• _Extract provided_
For the articles examining each war individually, see First Balkan War and Second Balkan War
Balkan_belligerants_1914.jpg

The outcome as of April 1913

Balkan_Wars_Boundaries.jpg

Boundaries on the Balkans after the First and the Second Balkan War (1912-1913)

Distribution_of_Races_on_the_Balkans_in_1923.jpg

Distribution of ethnic groups in the Balkan Peninsula and Asia Minor in 1923, Historical Atlas by William R. Shepherd, New York (The map does not reflect the results of the 1923 population transfer between Greece and Turkey)

The Balkan Wars were two wars in South-eastern Europe in 1912-1913 in the course of which the Balkan League (Bulgaria, Montenegro, Greece, and Serbia) first conquered Ottoman-held Macedonia, Albania and most of Thrace and then fell out over the division of the spoils.

• _About this exercise_
Repeat word for word the section of the Balkan Wars text that begins with the words containing "Boundaries on the" and ends with "of the spoils.".

• _Source data_

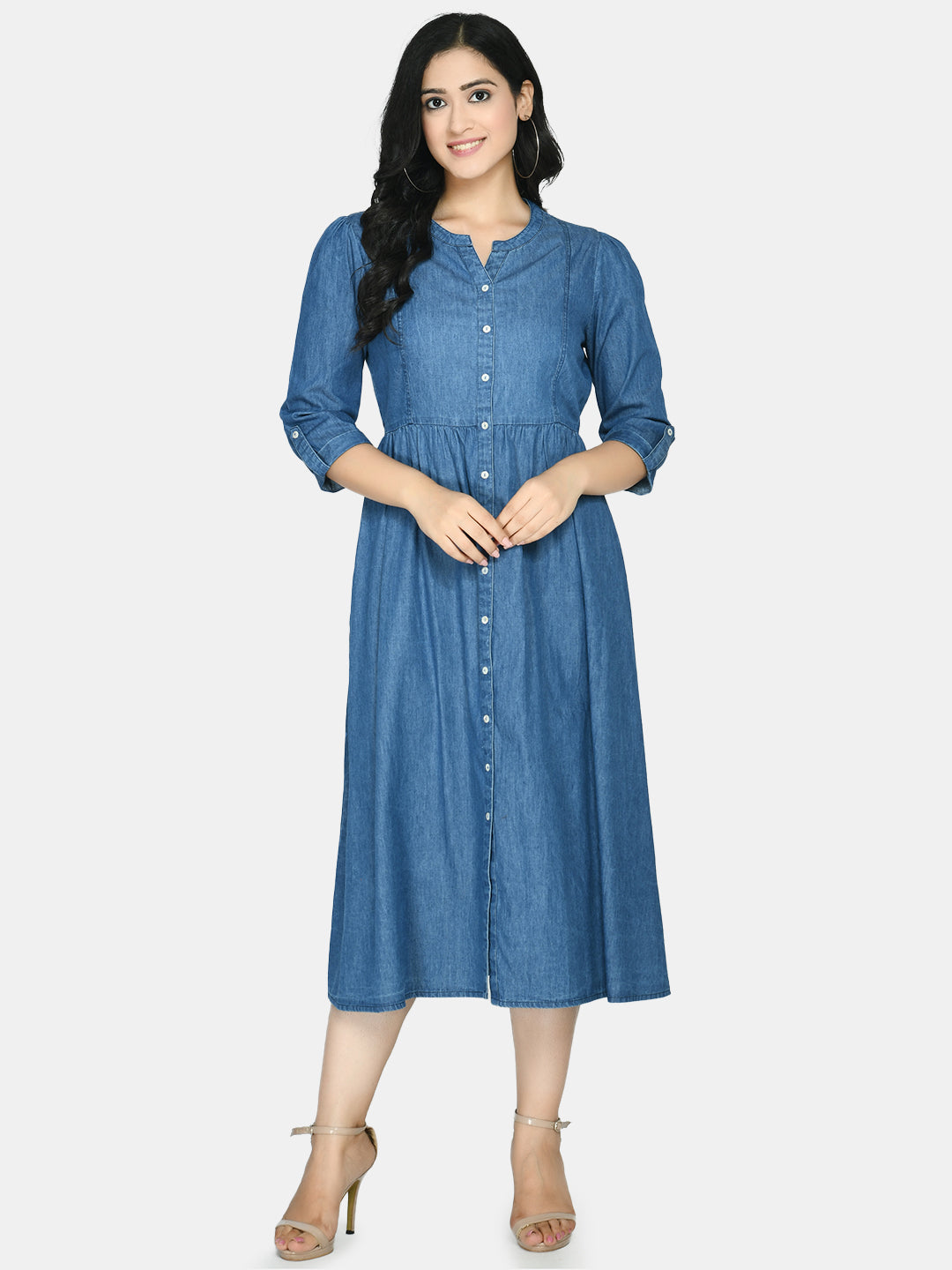 Blue Denim Maternity Shirt Midi Dress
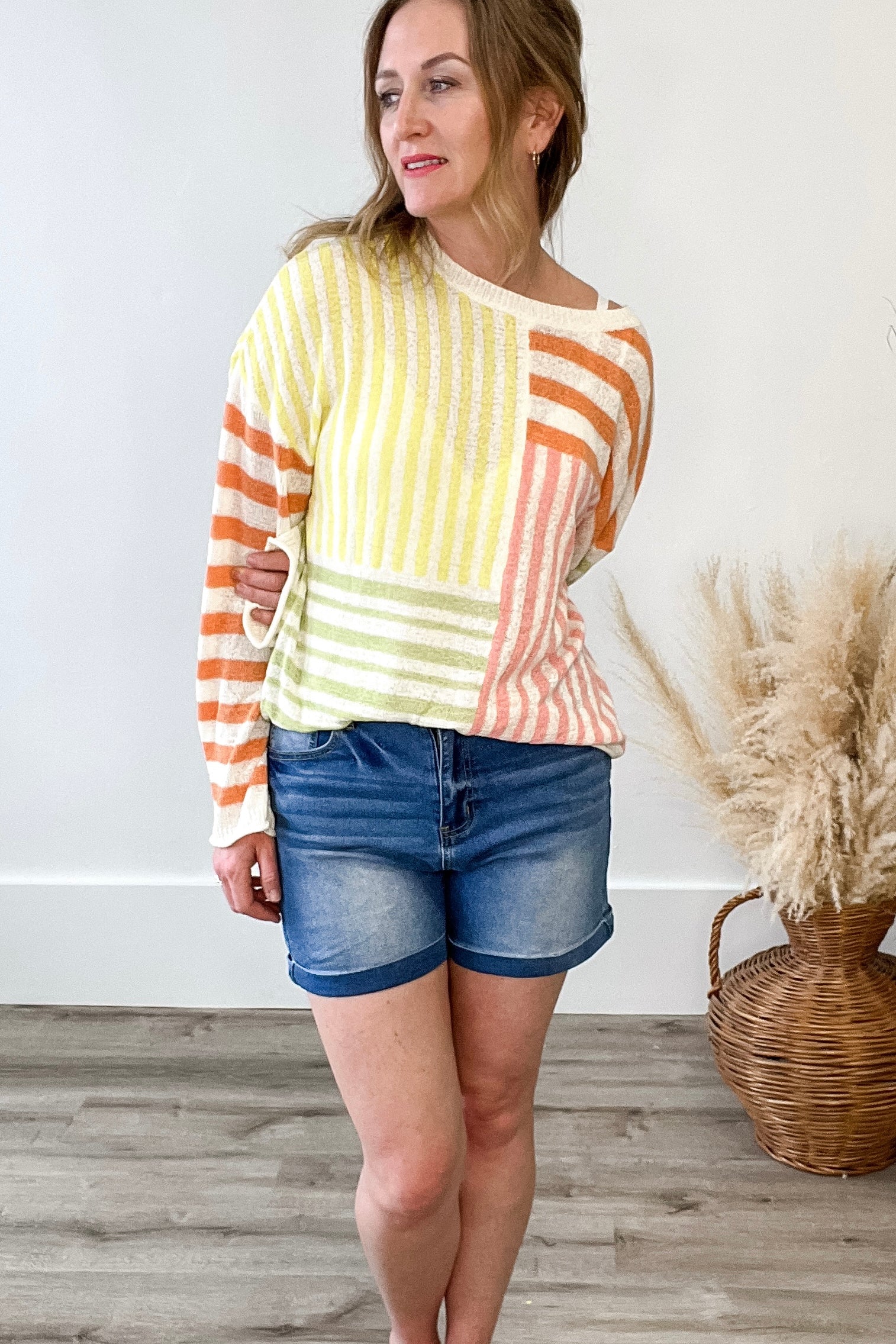 Striped Oversized Sweater Top - Lemon Mix-Sweater- Hometown Style HTS, women's in store and online boutique located in Ingersoll, Ontario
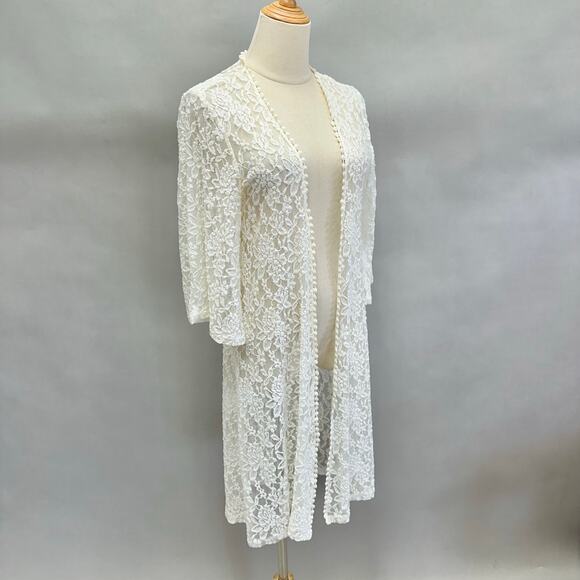 Moto Boho ivory lace midi open front kimono cardigan bell sleeves size Medium - Picture 2 of 13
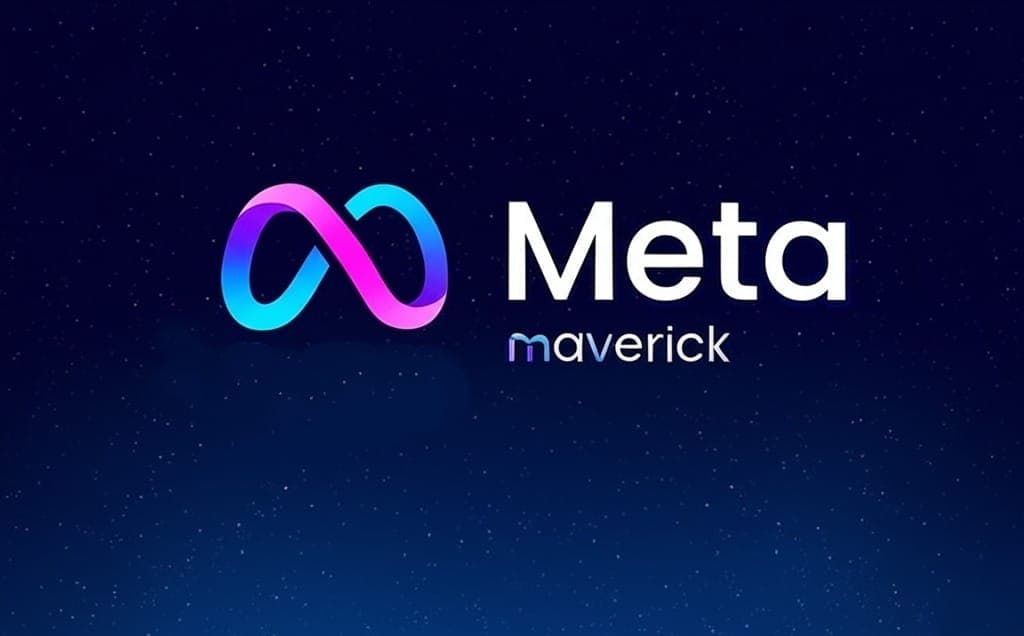 شعار شركة ميتا الرسمي مع كلمة Maverick على خلفية فضاء، في إشارة لنموذج الذكاء الاصطناعي Llama 4 الذي يواجه جدلاً حول اختبارات الأداء.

• _Answer below_
Boundaries on the Balkans after the First and the Second Balkan War (1912-1913)

Distribution_of_Races_on_the_Balkans_in_1923.jpg

Distribution of ethnic groups in the Balkan Peninsula and Asia Minor in 1923, Historical Atlas by William R. Shepherd, New York (The map does not reflect the results of the 1923 population transfer between Greece and Turkey)

The Balkan Wars were two wars in South-eastern Europe in 1912-1913 in the course of which the Balkan League (Bulgaria, Montenegro, Greece, and Serbia) first conquered Ottoman-held Macedonia, Albania and most of Thrace and then fell out over the division of the spoils.